Les banques centrales ne veulent pas abuser des hausses de taux, parce que des taux élevés sont mauvais pour le développement économique. En période de prospérité, elles cherchent donc à maintenir les taux à un niveau assez bas, et elles les relèvent seulement pour lutter contre une éventuelle inflation. Si tout va bien, l'économie bénéficie ainsi à la fois d'une inflation faible et maîtrisée et de taux d'intérêt peu élevés. De ce point de vue, on peut se réjouir que les banques centrales aient acquis le pouvoir qui est le leur aujourd'hui.

Si l'économie souffre du sous-emploi, le pouvoir d'une banque centrale est beaucoup plus limité. Elle est incitée à baisser les taux d'intérêt, ne serait-ce que pour lutter contre les tendances déflationnistes, pour maintenir l'inflation à un niveau suffisant pour s'éloigner du risque de déflation. Mais il y a un plancher, elle ne peut pas, ou guère, faire descendre les taux en dessous de zéro, et même des taux trop proches de zéro peuvent être considérés comme dangereux, parce qu'ils lèsent les agents qui ont besoin de placer leur argent sans risques et d'une façon liquide, comme les compagnies d'assurance par exemple, et parce qu'ils incitent à prendre des risques inconsidérés.

Lorsqu'une économie est en sous-capacité, la politique monétaire peut ne pas suffire pour relancer l'activité. Les banques centrales peuvent inciter les agents à emprunter, en baissant les taux, mais elles ne peuvent pas les obliger à s'engager dans des projets. En période de pessimisme, même des taux très bas ne suffisent pas pour qu'on s'engage, parce qu'il faut toujours rembourser le principal, et si le projet a un risque de perte, on craint de rester endetté.

Si la récession est tellement grave qu'il y a un danger de déflation, et si la banque centrale a déjà baissé les taux d'intérêt au plus bas, elle a encore de pouvoir de donner l'argent qu'elle crée pour relancer l'activité et lutter contre la déflation.

L'inflation permanente et la politique monétaire à coups de massue modifier

Lorsque l'inflation s'est installée durablement, elle est très difficile à réduire, parce que les agents anticipent l'inflation future, et parce que leurs anticipations sont autoréalisatrices. Si les agents pensent que les prix vont augmenter, ils augmentent leurs prix, pour ne pas être lésés, et en augmentant leurs prix, ils causent l'inflation qu'ils ont anticipée.

Les banques centrales ont toujours les moyens de lutter contre la hausse des prix. Il suffit de provoquer une hausse des taux d'intérêt. Mais cela a un coût. Si une inflation permanente s'est installée, il faut convaincre les agents qu'ils doivent changer leurs anticipations. Leur faire des promesses ne suffit pas, il faut leur prouver que l'inflation peut diminuer. En haussant les taux à un niveau suffisant, une banque centrale peut provoquer une récession économique. L'augmentation du chômage et la récession économique conduisent les agents à changer leurs anticipations, et après quelques mois ou années de souffrances, les anticipations ayant changées, la banque centrale peut baisser les taux d'intérêt sans faire repartir l'inflation. Cette politique monétaire, qui consiste à augmenter les taux d'intérêt pour provoquer une récession et réduire ainsi les anticipations d'inflation et du même coup l'inflation future, est parfois appelée la méthode Volcker, d'après le nom du directeur de la Réserve Fédérale des États-Unis, qui l'a appliquée, au début des années 1980. On pourrait l'appeler la politique monétaire à coups de massue : donnez des coups de massue jusqu'à ce que les gens n'aient plus envie d'acheter. Quand ils sont suffisamment assommés pour ne plus acheter, la pression à la hausse sur les prix est supprimée et l'inflation est maîtrisée.

(Données recueillies)
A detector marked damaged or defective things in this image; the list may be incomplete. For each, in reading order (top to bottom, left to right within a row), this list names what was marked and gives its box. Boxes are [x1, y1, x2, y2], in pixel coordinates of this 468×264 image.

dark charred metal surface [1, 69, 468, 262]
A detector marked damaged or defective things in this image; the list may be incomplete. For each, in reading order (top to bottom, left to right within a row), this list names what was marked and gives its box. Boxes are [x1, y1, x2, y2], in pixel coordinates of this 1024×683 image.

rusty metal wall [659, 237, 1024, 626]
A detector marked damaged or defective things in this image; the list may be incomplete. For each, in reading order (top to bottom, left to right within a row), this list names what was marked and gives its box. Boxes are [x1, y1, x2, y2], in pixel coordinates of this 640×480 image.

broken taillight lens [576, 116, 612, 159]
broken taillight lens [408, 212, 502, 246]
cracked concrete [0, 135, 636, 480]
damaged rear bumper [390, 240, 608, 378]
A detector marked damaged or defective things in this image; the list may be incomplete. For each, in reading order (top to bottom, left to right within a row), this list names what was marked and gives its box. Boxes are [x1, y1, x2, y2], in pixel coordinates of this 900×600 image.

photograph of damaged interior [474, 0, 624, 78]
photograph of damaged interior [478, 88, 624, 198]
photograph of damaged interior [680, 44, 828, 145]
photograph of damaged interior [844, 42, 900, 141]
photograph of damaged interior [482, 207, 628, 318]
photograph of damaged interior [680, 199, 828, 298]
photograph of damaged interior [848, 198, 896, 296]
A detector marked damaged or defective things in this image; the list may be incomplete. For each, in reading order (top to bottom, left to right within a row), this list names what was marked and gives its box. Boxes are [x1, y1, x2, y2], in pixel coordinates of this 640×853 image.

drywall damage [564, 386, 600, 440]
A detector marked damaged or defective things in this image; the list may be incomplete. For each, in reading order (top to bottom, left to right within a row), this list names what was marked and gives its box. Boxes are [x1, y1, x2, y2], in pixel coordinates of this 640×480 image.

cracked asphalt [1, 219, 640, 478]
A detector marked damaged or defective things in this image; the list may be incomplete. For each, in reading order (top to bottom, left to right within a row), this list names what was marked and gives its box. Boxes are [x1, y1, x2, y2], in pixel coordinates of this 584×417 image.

## Votre objectif
D'après le texte sur la politique monétaire, quand la méthode Volcker a-t-elle été appliquée ?

## Réponse à l'exercice
Au début des années 1980.